Missing nitrogen source during ecosystem succession within retrogressive thaw slumps in Alaska


Buckeridge K.M., McLaren J.R., Mack M.C., Schuur E.A.G., Schimel J.


Environmental Research Letters, vol. 18, n° 6, art. no. 065003, 2023


Retrogressive thaw slumps (RTS)—thermal erosion of soil and vegetation after ground ice thaw—are increasing. Recovery of plant biomass after RTS is important for maintaining Arctic carbon (C) stocks and is regulated by nutrient availability for new plant growth. Many RTS are characterized by verdant shrub growth mid-succession, atypical of the surrounding nutrient-limited tundra. Here, we investigated the potential for internal and external sources of nitrogen (N) and phosphorus (P) to support mid-successional shrub growth at three Alaskan RTS chronosequences. We assessed patterns of soil and microbial CNP, soil NP cycling rates and stocks, N inputs via biological N2-fixation, and thaw leachate over time after disturbance. We found a clear transfer of P stocks from mineral to organic soils with increasing site age, yet insufficient N from any one source to support observed shrub growth.
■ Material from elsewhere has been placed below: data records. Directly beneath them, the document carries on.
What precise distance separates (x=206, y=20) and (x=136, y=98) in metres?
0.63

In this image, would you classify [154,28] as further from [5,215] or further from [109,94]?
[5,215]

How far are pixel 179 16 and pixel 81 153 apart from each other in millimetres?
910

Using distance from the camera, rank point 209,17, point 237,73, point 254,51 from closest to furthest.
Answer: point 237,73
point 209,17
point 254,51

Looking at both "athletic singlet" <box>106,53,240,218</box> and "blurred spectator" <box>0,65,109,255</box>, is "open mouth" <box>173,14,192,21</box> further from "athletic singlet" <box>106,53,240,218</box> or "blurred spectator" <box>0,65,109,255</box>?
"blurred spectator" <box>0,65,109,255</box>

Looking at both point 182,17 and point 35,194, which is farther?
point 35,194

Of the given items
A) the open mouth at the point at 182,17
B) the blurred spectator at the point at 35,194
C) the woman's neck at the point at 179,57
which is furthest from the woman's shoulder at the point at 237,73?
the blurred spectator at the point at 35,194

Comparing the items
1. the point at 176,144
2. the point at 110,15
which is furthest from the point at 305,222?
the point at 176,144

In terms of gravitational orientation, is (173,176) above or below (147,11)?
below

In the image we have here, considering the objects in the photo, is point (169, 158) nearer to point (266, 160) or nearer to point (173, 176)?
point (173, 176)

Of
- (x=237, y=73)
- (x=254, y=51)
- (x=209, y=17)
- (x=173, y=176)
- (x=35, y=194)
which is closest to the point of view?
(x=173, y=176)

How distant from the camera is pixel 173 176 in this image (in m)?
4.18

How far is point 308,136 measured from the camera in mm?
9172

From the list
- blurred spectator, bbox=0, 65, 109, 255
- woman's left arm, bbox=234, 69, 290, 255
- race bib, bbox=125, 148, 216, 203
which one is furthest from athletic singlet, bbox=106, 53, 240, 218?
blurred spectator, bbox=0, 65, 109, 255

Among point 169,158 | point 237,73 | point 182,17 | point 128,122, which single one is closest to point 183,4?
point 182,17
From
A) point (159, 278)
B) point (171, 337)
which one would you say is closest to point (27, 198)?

Instead, multiple mechanisms may have contributed to mid-successional shrub growth, including sustained N-cycling with reduced plant biomass, N leaching from undisturbed tundra, uninvestigated sources of N2-fixation, and most promising given the large resource, deep mineral soil N stocks. These potential mechanisms of N supply are critical for the regulation of the Arctic C cycle in response to an increasingly common climate-driven disturbance.